» **WHAT THE TASK ASKS**:
Every line from the one bearing "common name: common brushtail possum" through the last line of the entries should be printed exactly, with no other output.

» **Saved entries**:
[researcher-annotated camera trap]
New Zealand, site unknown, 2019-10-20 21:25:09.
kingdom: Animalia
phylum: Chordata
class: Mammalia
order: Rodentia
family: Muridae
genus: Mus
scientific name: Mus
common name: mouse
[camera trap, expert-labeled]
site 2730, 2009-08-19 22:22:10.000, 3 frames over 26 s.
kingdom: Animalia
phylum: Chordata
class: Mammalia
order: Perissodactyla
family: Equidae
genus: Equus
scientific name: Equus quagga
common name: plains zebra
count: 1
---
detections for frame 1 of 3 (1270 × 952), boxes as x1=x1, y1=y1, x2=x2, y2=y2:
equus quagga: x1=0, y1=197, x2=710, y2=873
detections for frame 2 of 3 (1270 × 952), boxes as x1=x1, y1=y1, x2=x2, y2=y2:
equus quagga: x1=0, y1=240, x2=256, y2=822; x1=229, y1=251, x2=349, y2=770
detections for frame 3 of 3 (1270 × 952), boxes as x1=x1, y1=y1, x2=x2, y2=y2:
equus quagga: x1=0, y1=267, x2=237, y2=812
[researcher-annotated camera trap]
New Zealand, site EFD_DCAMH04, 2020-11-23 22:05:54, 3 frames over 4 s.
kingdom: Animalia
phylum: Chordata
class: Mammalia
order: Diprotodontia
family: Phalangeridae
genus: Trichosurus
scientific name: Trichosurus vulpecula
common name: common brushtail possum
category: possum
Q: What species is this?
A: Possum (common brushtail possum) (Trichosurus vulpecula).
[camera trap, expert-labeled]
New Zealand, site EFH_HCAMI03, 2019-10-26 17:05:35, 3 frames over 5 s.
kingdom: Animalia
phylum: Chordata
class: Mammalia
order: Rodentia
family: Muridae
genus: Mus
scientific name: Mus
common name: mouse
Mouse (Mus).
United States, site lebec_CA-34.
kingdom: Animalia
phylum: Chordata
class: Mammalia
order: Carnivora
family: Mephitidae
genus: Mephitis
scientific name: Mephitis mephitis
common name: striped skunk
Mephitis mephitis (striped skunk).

» **YOUR SOLUTION**:
common name: common brushtail possum
category: possum
Q: What species is this?
A: Possum (common brushtail possum) (Trichosurus vulpecula).
[camera trap, expert-labeled]
New Zealand, site EFH_HCAMI03, 2019-10-26 17:05:35, 3 frames over 5 s.
kingdom: Animalia
phylum: Chordata
class: Mammalia
order: Rodentia
family: Muridae
genus: Mus
scientific name: Mus
common name: mouse
Mouse (Mus).
United States, site lebec_CA-34.
kingdom: Animalia
phylum: Chordata
class: Mammalia
order: Carnivora
family: Mephitidae
genus: Mephitis
scientific name: Mephitis mephitis
common name: striped skunk
Mephitis mephitis (striped skunk).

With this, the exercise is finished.